Although voter participation in elections to the Third Majles was low, it was nevertheless higher than that in elections to the Second Majles. The total number of votes cast was approximately 107,475 (Moḏākarāt, pp. 4-5) from a Persian population of about 8,422,200 (according to the census, of 1307 Š./1928, taken for purposes of issuing identity cards). In each of five constituencies the number of votes cast was fewer than 500. In Tehran 18,558 registration cards were distributed, and 15,184 people voted in the initial elections. In Article 32 of the supplementary law it was stipulated that deputies who accepted government posts, including ministerial posts, had to resign; the remaining deputies could elect their replacements, or new elections could be held. As a result of such resignations, a second round of elections to the Third Majles was held in Tehran in March 1915; 12,308 cards (for which potential voters had to apply) were distributed and only 10,017 votes cast, suggesting growing indifference in the capital. Voter participation was comparatively high in a few of the provinces, however: 4,268 in Shiraz, 4,434 in Rašt, 4,829 in Hamadān, 6,150 in Zanjān, 6,402 in Kurdistan, and 7,361 in Kermānšāh. The situation in Kermānšāh is particularly interesting, for the province was a stronghold of the Democratic party (see v, below). It is possible that, because of the Russian occupation of Azerbaijan, the center of more radical political activity had largely shifted to Kermānšāh. Only 20 percent of the elected deputies had served in the Majles previously and thus had some experience of parliamentary procedures. Despite this low proportion, the Majles enjoyed considerable authority as the center of reform, of liberalism, and of modernism, representing the core of resistance to foreign encroachment.

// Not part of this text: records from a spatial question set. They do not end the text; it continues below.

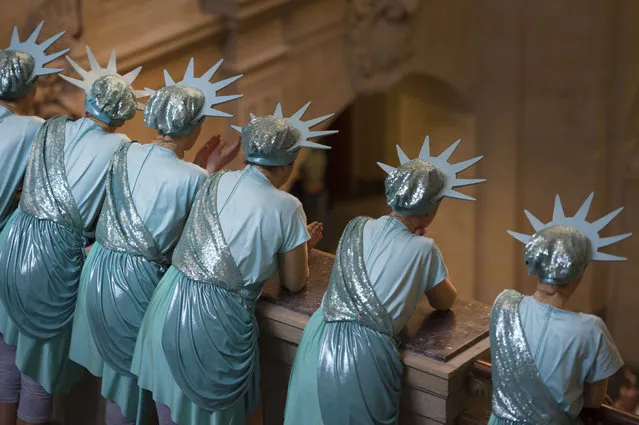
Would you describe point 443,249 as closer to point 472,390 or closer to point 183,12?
point 183,12

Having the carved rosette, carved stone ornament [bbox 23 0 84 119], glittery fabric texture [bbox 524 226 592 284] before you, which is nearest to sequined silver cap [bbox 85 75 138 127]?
carved stone ornament [bbox 23 0 84 119]

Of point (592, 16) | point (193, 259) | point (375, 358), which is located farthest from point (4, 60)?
point (592, 16)

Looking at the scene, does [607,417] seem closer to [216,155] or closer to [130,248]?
[130,248]

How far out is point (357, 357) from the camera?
11.9 feet

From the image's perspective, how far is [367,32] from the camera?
9.23 m

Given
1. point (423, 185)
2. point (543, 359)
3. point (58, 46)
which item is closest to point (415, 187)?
point (423, 185)

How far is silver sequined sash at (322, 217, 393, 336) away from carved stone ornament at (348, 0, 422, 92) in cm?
563

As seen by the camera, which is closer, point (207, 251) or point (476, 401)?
point (476, 401)

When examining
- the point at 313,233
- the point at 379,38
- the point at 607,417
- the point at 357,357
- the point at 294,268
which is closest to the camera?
the point at 607,417

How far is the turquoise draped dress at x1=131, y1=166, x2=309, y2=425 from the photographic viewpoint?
3.92 meters

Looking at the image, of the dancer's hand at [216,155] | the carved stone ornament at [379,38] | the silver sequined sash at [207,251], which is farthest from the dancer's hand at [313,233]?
the carved stone ornament at [379,38]

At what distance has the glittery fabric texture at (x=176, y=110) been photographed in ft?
13.7

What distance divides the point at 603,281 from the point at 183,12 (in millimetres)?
3727

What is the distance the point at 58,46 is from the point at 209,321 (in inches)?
109
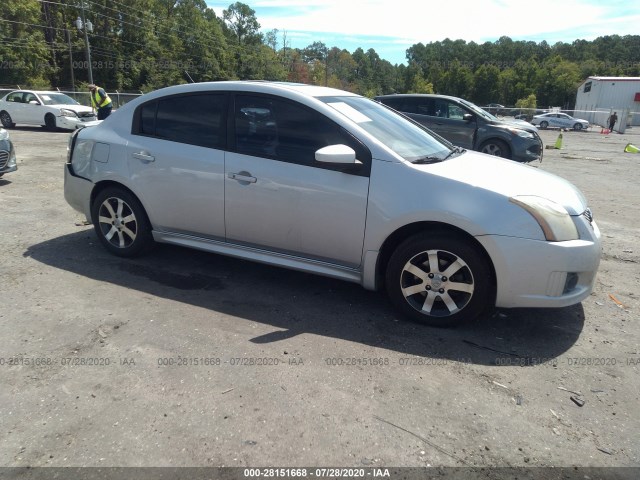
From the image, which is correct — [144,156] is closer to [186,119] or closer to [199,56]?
[186,119]

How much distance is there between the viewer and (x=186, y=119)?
14.6 ft

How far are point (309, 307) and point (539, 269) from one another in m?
1.78

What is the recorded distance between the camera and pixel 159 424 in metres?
2.57

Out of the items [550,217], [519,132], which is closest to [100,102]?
[519,132]

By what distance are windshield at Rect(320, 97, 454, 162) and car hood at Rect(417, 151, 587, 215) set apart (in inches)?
8.3

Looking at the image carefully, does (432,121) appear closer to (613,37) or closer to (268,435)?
(268,435)

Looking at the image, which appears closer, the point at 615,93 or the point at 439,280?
the point at 439,280

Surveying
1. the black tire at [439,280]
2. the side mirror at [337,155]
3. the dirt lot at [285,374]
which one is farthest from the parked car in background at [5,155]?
the black tire at [439,280]

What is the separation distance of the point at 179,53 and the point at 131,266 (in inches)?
2972

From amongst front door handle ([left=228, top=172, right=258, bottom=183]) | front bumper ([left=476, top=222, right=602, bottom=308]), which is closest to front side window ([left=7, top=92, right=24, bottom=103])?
front door handle ([left=228, top=172, right=258, bottom=183])

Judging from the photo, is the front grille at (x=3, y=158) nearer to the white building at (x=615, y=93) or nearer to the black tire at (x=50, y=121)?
the black tire at (x=50, y=121)

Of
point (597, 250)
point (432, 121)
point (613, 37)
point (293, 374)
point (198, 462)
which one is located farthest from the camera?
point (613, 37)

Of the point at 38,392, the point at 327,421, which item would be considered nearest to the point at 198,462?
the point at 327,421

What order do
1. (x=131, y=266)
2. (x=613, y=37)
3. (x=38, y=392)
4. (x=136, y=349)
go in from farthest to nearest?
(x=613, y=37) < (x=131, y=266) < (x=136, y=349) < (x=38, y=392)
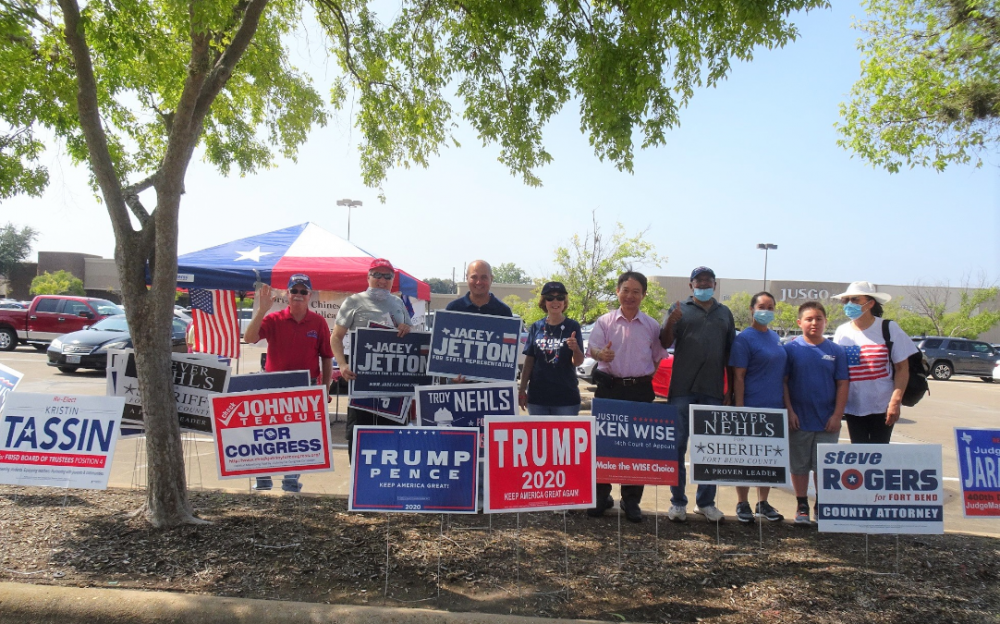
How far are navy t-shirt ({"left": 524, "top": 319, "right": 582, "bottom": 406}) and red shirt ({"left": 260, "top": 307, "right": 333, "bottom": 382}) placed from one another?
6.52ft

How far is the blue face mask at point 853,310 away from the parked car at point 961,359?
24.3 metres

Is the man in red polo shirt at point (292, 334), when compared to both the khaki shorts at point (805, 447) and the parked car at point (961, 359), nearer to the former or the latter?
the khaki shorts at point (805, 447)

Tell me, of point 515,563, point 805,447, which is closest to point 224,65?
point 515,563

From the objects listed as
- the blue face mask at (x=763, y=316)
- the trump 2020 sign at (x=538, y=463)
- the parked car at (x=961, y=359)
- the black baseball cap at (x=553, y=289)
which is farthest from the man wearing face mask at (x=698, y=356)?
the parked car at (x=961, y=359)

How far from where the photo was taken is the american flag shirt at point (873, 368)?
5.00 m

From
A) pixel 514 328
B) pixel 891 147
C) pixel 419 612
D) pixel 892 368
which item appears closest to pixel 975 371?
pixel 891 147

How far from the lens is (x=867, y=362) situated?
504 cm

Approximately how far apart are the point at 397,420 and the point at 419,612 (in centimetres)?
226

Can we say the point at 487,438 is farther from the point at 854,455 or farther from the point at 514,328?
the point at 854,455

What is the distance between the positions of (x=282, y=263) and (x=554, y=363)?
6.37 m

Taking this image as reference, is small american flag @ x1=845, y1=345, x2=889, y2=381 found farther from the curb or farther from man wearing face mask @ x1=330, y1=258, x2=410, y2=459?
man wearing face mask @ x1=330, y1=258, x2=410, y2=459

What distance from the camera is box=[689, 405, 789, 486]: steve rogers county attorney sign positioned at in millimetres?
4633

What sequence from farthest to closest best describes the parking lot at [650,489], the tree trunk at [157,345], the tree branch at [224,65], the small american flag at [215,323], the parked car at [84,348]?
1. the parked car at [84,348]
2. the small american flag at [215,323]
3. the parking lot at [650,489]
4. the tree branch at [224,65]
5. the tree trunk at [157,345]

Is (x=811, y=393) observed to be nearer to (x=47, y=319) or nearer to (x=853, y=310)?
(x=853, y=310)
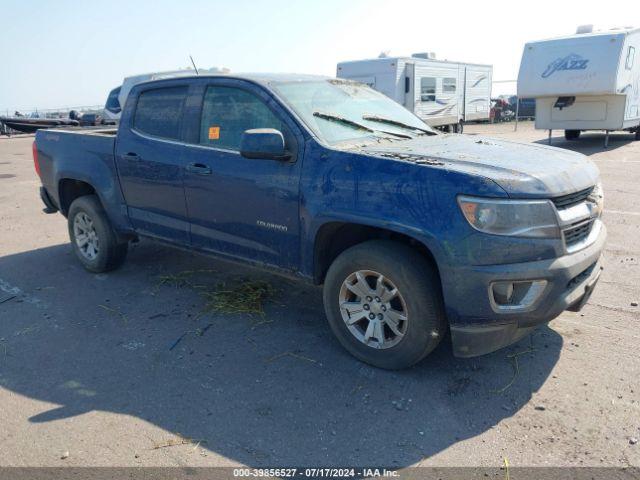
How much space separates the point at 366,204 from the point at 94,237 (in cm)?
354

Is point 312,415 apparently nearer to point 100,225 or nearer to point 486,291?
point 486,291

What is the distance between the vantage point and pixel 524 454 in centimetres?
275

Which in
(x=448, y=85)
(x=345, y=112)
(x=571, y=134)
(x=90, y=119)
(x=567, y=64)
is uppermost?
(x=567, y=64)

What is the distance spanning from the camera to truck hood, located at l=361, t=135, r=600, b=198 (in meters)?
3.05

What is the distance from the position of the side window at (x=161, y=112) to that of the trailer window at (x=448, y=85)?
705 inches

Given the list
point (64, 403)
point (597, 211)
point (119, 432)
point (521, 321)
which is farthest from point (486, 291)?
point (64, 403)

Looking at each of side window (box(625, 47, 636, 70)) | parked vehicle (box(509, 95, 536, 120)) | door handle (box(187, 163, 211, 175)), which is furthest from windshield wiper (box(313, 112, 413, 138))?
parked vehicle (box(509, 95, 536, 120))

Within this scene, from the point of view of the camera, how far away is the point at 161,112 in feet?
15.9

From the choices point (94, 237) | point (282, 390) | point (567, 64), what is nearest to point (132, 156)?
point (94, 237)

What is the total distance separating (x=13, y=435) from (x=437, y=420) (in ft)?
7.94

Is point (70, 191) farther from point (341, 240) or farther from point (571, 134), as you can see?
point (571, 134)

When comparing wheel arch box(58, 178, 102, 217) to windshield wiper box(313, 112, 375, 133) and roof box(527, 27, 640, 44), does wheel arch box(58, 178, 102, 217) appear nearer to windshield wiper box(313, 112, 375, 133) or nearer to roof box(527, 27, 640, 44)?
windshield wiper box(313, 112, 375, 133)

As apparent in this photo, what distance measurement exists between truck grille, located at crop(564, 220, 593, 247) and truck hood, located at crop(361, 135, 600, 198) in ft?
0.74

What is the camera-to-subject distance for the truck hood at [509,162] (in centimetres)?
305
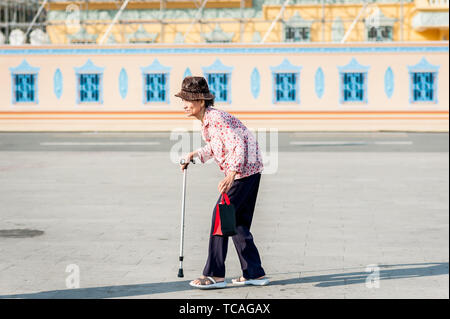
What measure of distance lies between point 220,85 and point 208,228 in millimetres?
23436

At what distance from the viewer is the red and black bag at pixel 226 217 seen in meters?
6.40

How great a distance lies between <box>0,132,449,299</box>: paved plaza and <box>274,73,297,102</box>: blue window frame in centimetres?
1322

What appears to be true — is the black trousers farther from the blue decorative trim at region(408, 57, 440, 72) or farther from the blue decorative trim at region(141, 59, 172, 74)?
the blue decorative trim at region(408, 57, 440, 72)

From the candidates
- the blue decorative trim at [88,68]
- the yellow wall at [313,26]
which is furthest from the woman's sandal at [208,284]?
the yellow wall at [313,26]

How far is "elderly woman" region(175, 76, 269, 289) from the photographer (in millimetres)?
6359

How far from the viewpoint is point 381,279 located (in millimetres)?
6805

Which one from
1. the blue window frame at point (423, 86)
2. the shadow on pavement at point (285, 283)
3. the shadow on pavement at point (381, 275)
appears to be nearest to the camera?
the shadow on pavement at point (285, 283)

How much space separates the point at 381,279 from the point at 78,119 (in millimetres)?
27411

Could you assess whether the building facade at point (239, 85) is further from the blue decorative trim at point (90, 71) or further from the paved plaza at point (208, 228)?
the paved plaza at point (208, 228)

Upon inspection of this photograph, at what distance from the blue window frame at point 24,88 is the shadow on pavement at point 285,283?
28.1 meters

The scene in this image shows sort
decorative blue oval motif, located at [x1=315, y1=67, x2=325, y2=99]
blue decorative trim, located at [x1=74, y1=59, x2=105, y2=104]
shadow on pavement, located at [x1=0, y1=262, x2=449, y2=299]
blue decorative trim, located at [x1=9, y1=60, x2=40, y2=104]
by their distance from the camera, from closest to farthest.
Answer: shadow on pavement, located at [x1=0, y1=262, x2=449, y2=299], decorative blue oval motif, located at [x1=315, y1=67, x2=325, y2=99], blue decorative trim, located at [x1=74, y1=59, x2=105, y2=104], blue decorative trim, located at [x1=9, y1=60, x2=40, y2=104]

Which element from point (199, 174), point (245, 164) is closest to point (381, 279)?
point (245, 164)

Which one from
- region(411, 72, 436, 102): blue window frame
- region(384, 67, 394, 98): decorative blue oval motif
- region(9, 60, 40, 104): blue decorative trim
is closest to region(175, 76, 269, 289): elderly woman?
region(384, 67, 394, 98): decorative blue oval motif

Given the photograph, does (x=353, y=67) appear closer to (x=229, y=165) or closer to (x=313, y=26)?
(x=313, y=26)
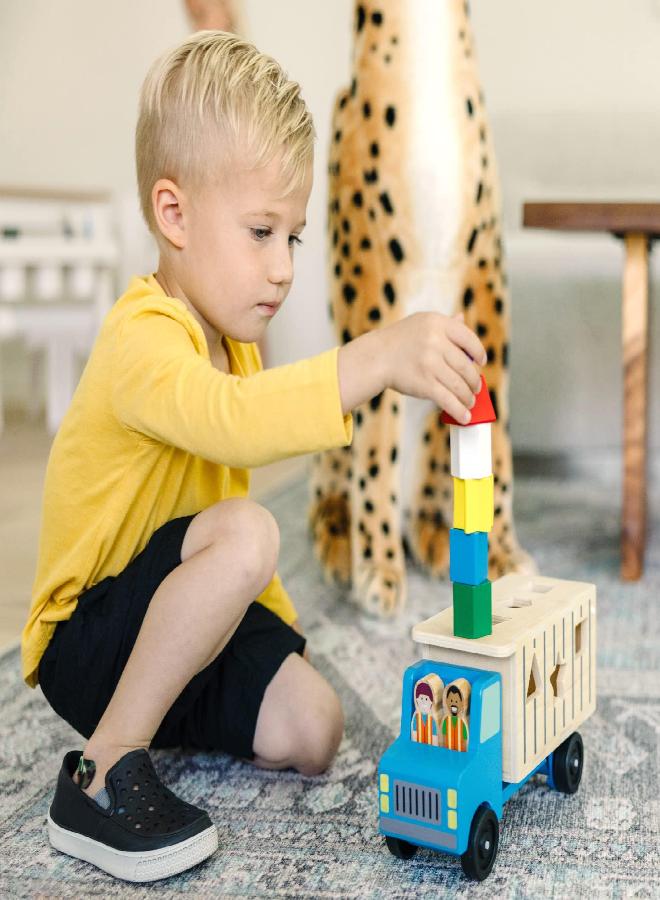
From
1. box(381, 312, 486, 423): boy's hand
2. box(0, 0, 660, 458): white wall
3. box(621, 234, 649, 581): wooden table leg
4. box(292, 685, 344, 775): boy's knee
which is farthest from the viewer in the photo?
box(0, 0, 660, 458): white wall

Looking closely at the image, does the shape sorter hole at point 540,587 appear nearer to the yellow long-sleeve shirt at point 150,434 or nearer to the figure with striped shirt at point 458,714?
the figure with striped shirt at point 458,714

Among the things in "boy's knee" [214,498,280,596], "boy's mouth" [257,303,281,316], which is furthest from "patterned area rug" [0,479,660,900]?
"boy's mouth" [257,303,281,316]

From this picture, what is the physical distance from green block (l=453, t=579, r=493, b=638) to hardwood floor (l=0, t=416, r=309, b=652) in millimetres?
724

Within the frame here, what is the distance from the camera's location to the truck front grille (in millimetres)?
846

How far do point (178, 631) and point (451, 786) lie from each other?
264mm

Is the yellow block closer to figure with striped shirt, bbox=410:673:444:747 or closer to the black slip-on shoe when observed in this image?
figure with striped shirt, bbox=410:673:444:747

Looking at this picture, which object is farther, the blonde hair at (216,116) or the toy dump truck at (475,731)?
the blonde hair at (216,116)

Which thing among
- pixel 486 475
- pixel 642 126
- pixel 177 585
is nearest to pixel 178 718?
pixel 177 585

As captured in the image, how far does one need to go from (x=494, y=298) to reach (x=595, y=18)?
1.18 m

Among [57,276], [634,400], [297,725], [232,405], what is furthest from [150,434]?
[57,276]

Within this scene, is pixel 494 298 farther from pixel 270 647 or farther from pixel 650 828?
pixel 650 828

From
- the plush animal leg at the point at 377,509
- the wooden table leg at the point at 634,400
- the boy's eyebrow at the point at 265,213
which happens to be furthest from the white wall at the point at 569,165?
the boy's eyebrow at the point at 265,213

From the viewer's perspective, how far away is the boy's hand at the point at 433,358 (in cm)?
80

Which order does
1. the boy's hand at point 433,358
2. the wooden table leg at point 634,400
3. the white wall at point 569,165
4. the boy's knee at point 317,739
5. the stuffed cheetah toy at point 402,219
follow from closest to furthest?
the boy's hand at point 433,358 → the boy's knee at point 317,739 → the stuffed cheetah toy at point 402,219 → the wooden table leg at point 634,400 → the white wall at point 569,165
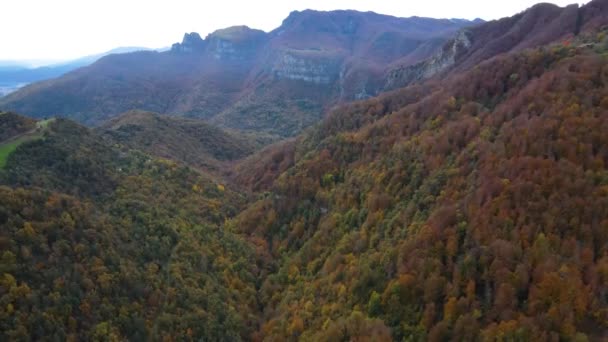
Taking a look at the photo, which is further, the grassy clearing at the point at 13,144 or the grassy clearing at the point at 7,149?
the grassy clearing at the point at 13,144

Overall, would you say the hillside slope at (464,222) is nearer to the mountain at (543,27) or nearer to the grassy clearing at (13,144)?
the mountain at (543,27)

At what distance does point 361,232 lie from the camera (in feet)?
267

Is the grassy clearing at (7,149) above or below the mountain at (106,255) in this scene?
above

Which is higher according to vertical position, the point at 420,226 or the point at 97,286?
the point at 420,226

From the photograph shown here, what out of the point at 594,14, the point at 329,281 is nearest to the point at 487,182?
the point at 329,281

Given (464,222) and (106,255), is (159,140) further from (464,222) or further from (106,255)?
(464,222)

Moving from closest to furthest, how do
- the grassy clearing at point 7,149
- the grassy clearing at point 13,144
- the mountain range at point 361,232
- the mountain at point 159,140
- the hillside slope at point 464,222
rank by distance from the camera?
1. the hillside slope at point 464,222
2. the mountain range at point 361,232
3. the grassy clearing at point 7,149
4. the grassy clearing at point 13,144
5. the mountain at point 159,140

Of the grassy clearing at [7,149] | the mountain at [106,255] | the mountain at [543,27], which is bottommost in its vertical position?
the mountain at [106,255]

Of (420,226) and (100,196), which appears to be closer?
(420,226)

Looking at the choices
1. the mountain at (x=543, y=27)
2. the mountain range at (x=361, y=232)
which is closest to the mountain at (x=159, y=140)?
the mountain range at (x=361, y=232)

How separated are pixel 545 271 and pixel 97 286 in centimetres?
6310

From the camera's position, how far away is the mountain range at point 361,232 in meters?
52.8

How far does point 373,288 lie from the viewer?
67000 mm

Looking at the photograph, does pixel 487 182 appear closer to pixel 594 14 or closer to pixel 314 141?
pixel 314 141
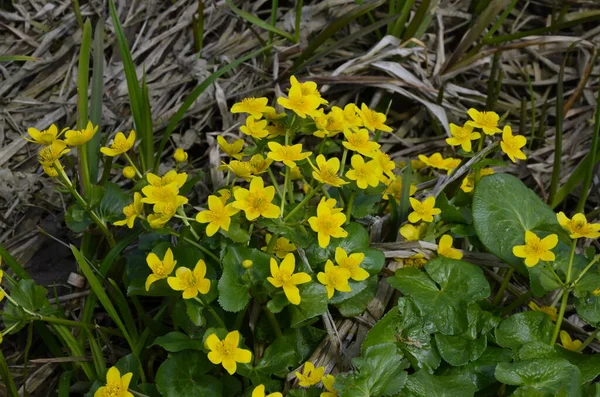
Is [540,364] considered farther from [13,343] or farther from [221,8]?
[221,8]

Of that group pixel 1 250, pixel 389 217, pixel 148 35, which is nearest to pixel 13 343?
pixel 1 250

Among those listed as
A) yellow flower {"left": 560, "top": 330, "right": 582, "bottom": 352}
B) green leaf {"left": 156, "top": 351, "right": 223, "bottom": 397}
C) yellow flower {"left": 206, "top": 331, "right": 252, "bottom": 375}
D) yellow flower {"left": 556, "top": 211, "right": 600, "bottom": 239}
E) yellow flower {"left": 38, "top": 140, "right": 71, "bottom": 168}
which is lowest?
yellow flower {"left": 560, "top": 330, "right": 582, "bottom": 352}

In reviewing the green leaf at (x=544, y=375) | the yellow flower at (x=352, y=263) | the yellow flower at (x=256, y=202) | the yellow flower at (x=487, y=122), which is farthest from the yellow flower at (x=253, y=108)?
the green leaf at (x=544, y=375)

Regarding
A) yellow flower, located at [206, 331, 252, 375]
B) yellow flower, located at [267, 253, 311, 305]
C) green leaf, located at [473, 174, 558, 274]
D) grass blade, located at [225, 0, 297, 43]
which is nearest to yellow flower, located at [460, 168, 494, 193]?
green leaf, located at [473, 174, 558, 274]

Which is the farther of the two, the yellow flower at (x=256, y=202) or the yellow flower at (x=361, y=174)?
the yellow flower at (x=361, y=174)

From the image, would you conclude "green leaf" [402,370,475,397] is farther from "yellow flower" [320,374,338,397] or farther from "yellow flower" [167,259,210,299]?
"yellow flower" [167,259,210,299]

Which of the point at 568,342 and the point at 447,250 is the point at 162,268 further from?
the point at 568,342

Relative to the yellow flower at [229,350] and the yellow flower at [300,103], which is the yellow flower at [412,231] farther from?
the yellow flower at [229,350]
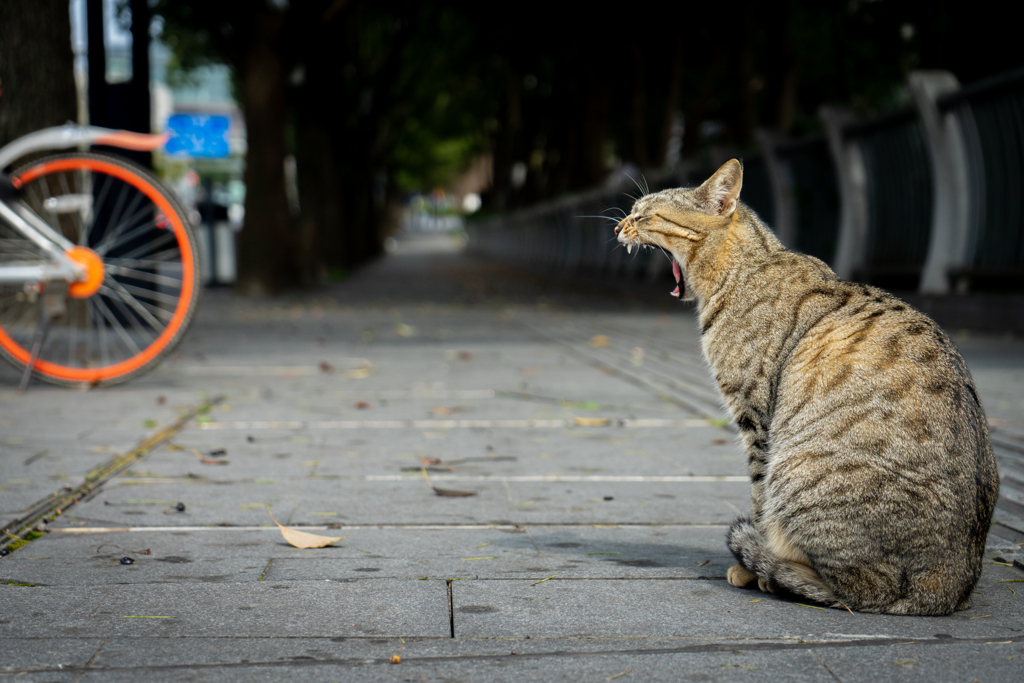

Candidates did not campaign on party platforms; rather, the voters elected individuals, many of whom were related to influential landowning families in the provinces. Nor was any constituency totally under the influence of one party. The constitutional requirement that deputies who obtained government posts must resign helped to prevent development in the Majles of a majority party in support of the government. Furthermore, the parties in the Majles were able to manipulate the elections for replacement deputies. As in the Second Majles, a coalition, Hayʾat-e moʾtalefa, was formed, by Democrats and Moderate Socialists, to support the government, but it was guided mainly by political expedience and was not always dependable. The deputies, especially the Democrats, opposed the establishment of the Senate (see iii, above), so that the Majles remained the sole repository of power vis-à-vis the government. Suggestions by ministers and representatives of foreign powers that a council of state be established to curtail the power of the Majles were futile (Demorgny, 1913, p. 41).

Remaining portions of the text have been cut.